March 13, 2009

Monument Valley & John Ford

Great piece from Buzz Bissinger in Vanity Fair on John Ford, who directed some of the best films that forever changed the way the world saw westerns.

Monument Valley on the Utah/Arizona border, was an untamed frontier until Harry Goulding, together with his wife 'Mike' brought it to the attention of Hollywood. The piece traces Goulding's recognition of the value of his adopted home both geographically, and as a way to bring much needed employment to the native Navajos. The authenticity they brought to the shoot had its own moments; at one point, with no time for a rehearsal, 400 Navahos were to attack a wagon train while on horseback. As their leader approached the wagons and saw the rifle-bearing white men, he continued on through the cameras, all 400 of his men behind him.

Asked later what he had been doing, the Navajo leader explained that he was "going home to get his own rifle so it would be a fair fight".

The Goulding's essentially had the only settled place in the vast area, and their homestead served as a home base for Ford as he made classics like Stagecoach. Later, parts of such movies as 2001: A Space Odyssey, Back to the Future III and Forrest Gump would be filmed here. But this haunting, desolate area would give its biggest cinematic gift to the western.
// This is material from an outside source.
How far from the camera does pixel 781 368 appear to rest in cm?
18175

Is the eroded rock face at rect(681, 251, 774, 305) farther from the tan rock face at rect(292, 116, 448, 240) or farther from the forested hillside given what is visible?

If you're a Ford fan (and even if you're not; his imprint has been left on so many directors, you're probably watching more of his influence than you know), the parallels between the man and Monument Valley are notable. "Ford...edited in his head as he shot to further reduce the ability of producers and editors to screw with his films." The director who couldn't be controlled, in the land that couldn't be controlled.